--- BEGIN ---

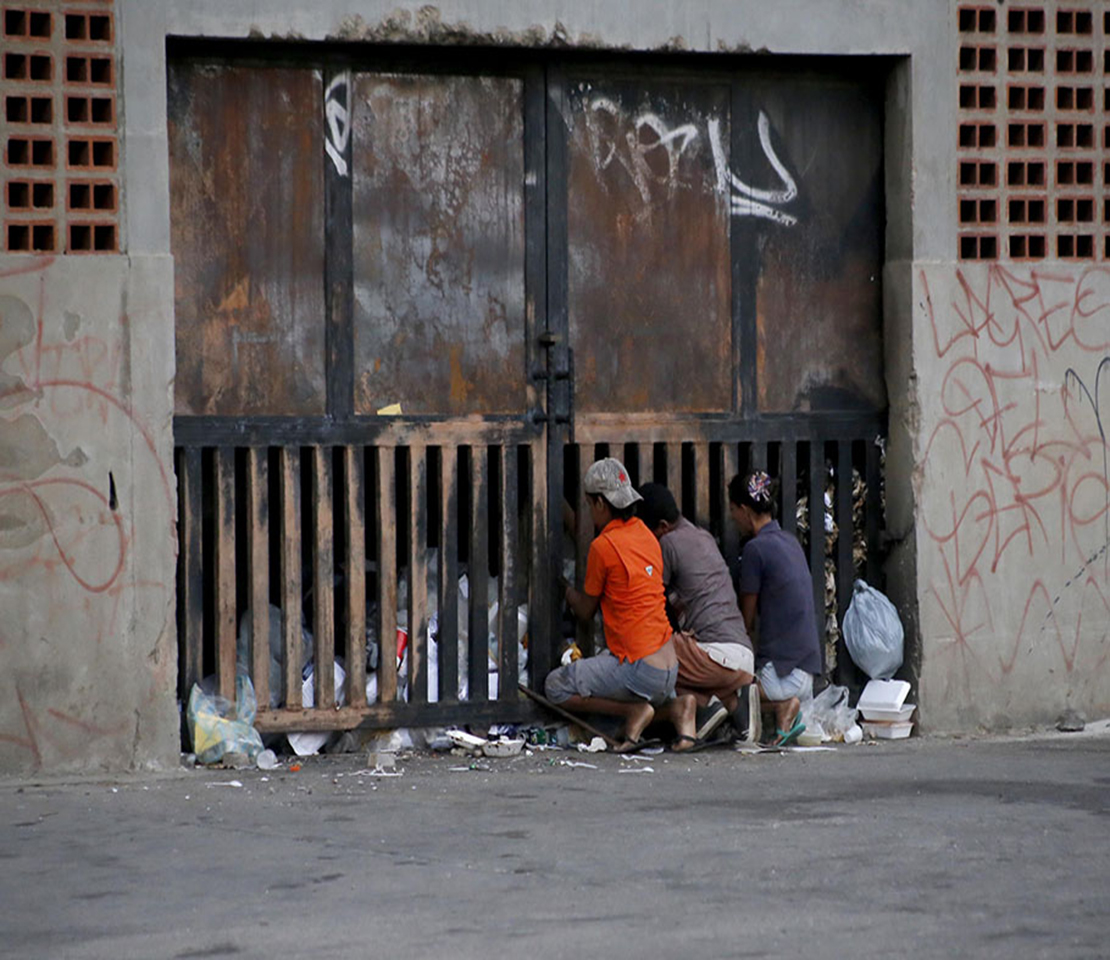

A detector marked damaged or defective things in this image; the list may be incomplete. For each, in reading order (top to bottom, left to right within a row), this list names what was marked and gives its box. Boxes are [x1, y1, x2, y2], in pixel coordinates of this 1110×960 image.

rust stain on metal [166, 62, 326, 415]
rusty metal gate [168, 43, 888, 732]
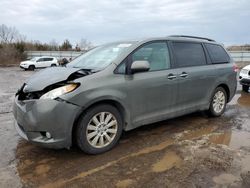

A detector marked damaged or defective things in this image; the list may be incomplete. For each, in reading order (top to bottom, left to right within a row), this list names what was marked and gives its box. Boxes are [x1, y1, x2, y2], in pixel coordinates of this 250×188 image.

crumpled hood [23, 67, 80, 92]
cracked bumper cover [12, 97, 81, 148]
damaged front bumper [13, 96, 81, 149]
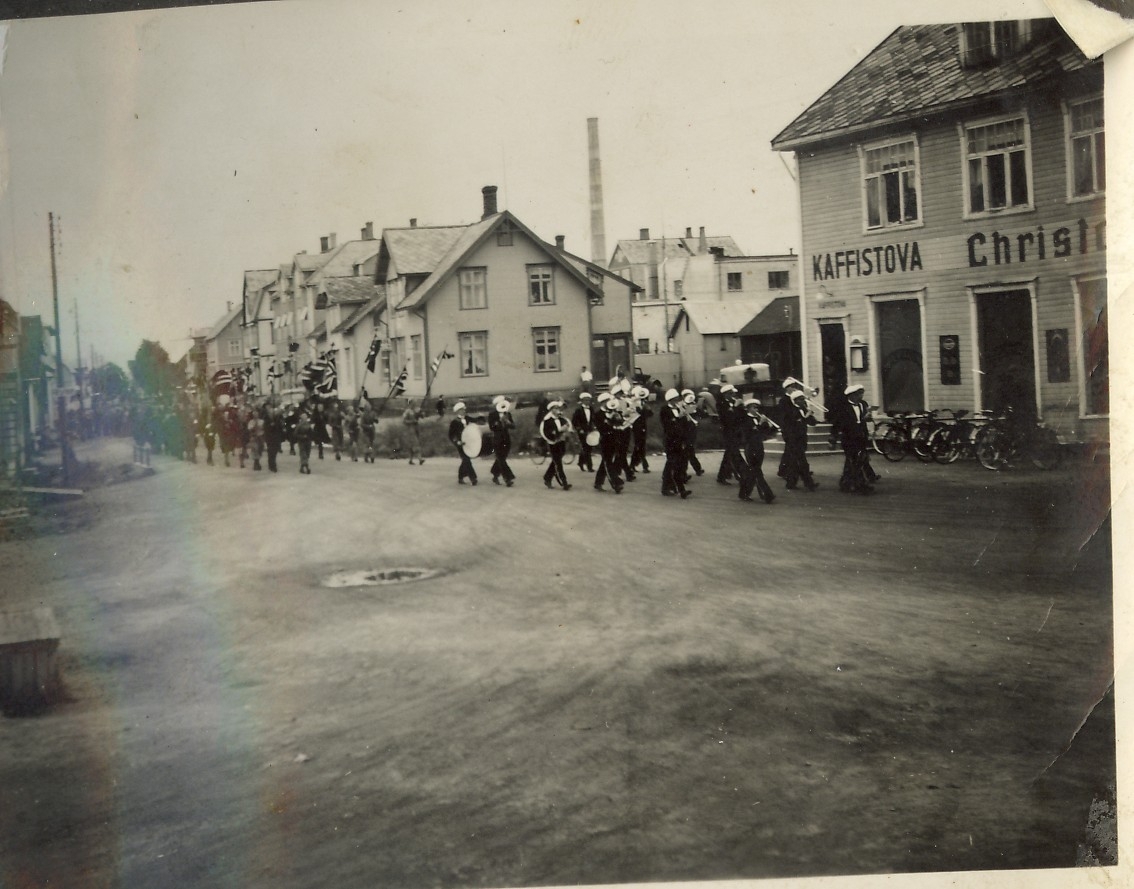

--- END ---

§ **Directions for this task**: Arrange the lines from the start of the entries through the line that contains "rusty metal gate [168, 43, 888, 732]" as a Markdown table with the columns No. and Line, numbering each row and skipping blank lines. Leave the pictures out.

§ **Response below**:
| No. | Line |
|---|---|
| 1 | A detector marked damaged or defective things in this image; the list may be incomplete. For each, in reading order (top to bottom, left to right within a row), this list names what was marked and gives its box. Boxes are [x1, y1, x2, y2], in pixel coordinates of this 1110×960 image. |
| 2 | rust stain on metal [166, 62, 326, 415] |
| 3 | rusty metal gate [168, 43, 888, 732] |